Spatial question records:
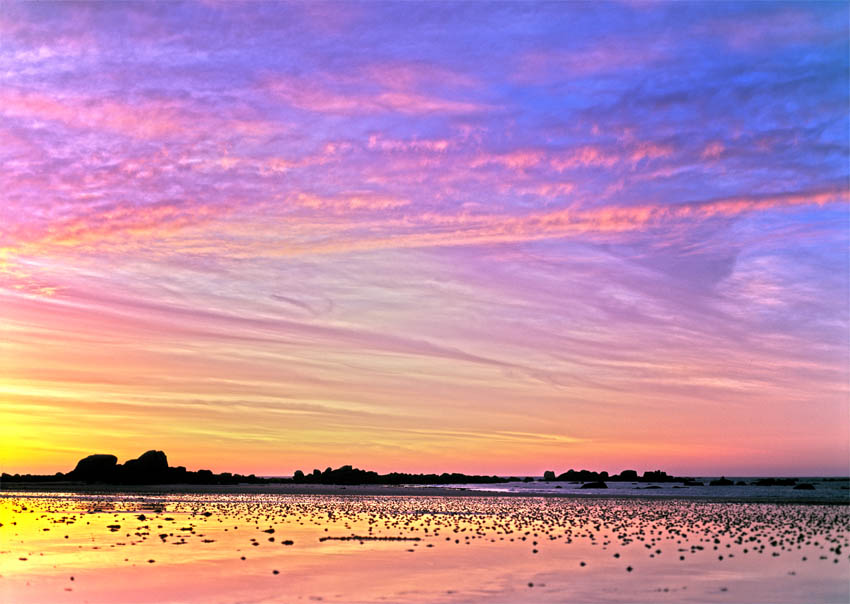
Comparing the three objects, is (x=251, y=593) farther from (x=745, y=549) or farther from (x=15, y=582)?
(x=745, y=549)

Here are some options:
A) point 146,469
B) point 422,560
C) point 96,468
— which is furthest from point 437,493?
point 96,468

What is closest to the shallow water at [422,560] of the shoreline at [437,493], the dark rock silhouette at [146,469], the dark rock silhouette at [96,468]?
the shoreline at [437,493]

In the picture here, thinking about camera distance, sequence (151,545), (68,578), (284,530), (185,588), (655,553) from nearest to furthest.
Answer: (185,588) < (68,578) < (655,553) < (151,545) < (284,530)

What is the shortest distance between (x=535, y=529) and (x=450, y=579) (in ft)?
64.9

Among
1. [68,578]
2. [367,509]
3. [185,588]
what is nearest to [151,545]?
[68,578]

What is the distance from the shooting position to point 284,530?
43.9 m

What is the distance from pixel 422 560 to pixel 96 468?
15726 centimetres

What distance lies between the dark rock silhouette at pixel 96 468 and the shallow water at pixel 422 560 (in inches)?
4818

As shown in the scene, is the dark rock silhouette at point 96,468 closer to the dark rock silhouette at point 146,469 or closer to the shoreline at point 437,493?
the dark rock silhouette at point 146,469

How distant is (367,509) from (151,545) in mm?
31883

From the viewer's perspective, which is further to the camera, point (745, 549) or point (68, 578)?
point (745, 549)

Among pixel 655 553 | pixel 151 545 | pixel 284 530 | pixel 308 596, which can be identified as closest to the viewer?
pixel 308 596

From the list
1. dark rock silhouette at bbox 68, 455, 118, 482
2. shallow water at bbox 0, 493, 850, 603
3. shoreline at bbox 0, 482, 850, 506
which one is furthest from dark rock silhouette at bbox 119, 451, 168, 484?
shallow water at bbox 0, 493, 850, 603

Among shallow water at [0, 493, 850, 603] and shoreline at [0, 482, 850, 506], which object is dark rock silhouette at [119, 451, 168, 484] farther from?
shallow water at [0, 493, 850, 603]
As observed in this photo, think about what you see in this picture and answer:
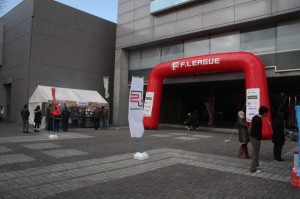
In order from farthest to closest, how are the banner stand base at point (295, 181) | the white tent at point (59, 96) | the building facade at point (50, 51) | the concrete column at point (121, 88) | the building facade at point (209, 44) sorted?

* Problem details
From the data above, write out everything exactly except the pictures.

* Response to this exercise
Comparing the three objects, is (x=251, y=593) farther from (x=745, y=549) or farther from (x=15, y=582)?
(x=745, y=549)

Here are some options:
A) point 146,469
B) point 422,560
C) point 96,468
— which is furthest from point 437,493?
point 96,468

What is closest to the shallow water at [422,560] of the shoreline at [437,493], the dark rock silhouette at [146,469], the dark rock silhouette at [96,468]?
the shoreline at [437,493]

In the picture here, thinking about camera distance, sequence (151,545), (68,578), (284,530), (185,588), (655,553) from nearest to furthest.
Answer: (185,588) < (68,578) < (655,553) < (151,545) < (284,530)

What is the shortest distance between (x=535, y=529) and (x=450, y=579) (in ft)?
64.9

Among
1. [68,578]
2. [367,509]
3. [185,588]
what is nearest to [151,545]?
[68,578]

What is the distance from the shooting position to point 284,530?
43.9 m

What is the distance from pixel 422 560 to pixel 96 468?
15726 centimetres

What distance lies between the dark rock silhouette at pixel 96 468 and the shallow water at pixel 422 560 (in inches)?
4818

As shown in the scene, is the dark rock silhouette at point 96,468 closer to the dark rock silhouette at point 146,469 or closer to the shoreline at point 437,493?
the dark rock silhouette at point 146,469

How distant is (367,509) from (151,545) in mm?
31883

From the viewer's perspective, which is further to the camera, point (745, 549) or point (68, 578)?
point (745, 549)

Among pixel 655 553 | pixel 151 545 | pixel 284 530 | pixel 308 596, which can be identified as closest to the viewer?
pixel 308 596

From the list
1. dark rock silhouette at bbox 68, 455, 118, 482
2. shallow water at bbox 0, 493, 850, 603
3. shoreline at bbox 0, 482, 850, 506
which one is furthest from dark rock silhouette at bbox 119, 451, 168, 484?
shallow water at bbox 0, 493, 850, 603

Among shallow water at [0, 493, 850, 603] and shoreline at [0, 482, 850, 506], which object is dark rock silhouette at [119, 451, 168, 484] farther from?
shallow water at [0, 493, 850, 603]
As observed in this photo, think about what you see in this picture and answer:
In order from farthest to closest, how are the banner stand base at point (295, 181) | the white tent at point (59, 96) | the building facade at point (50, 51) | the concrete column at point (121, 88) | the building facade at point (209, 44) sorted?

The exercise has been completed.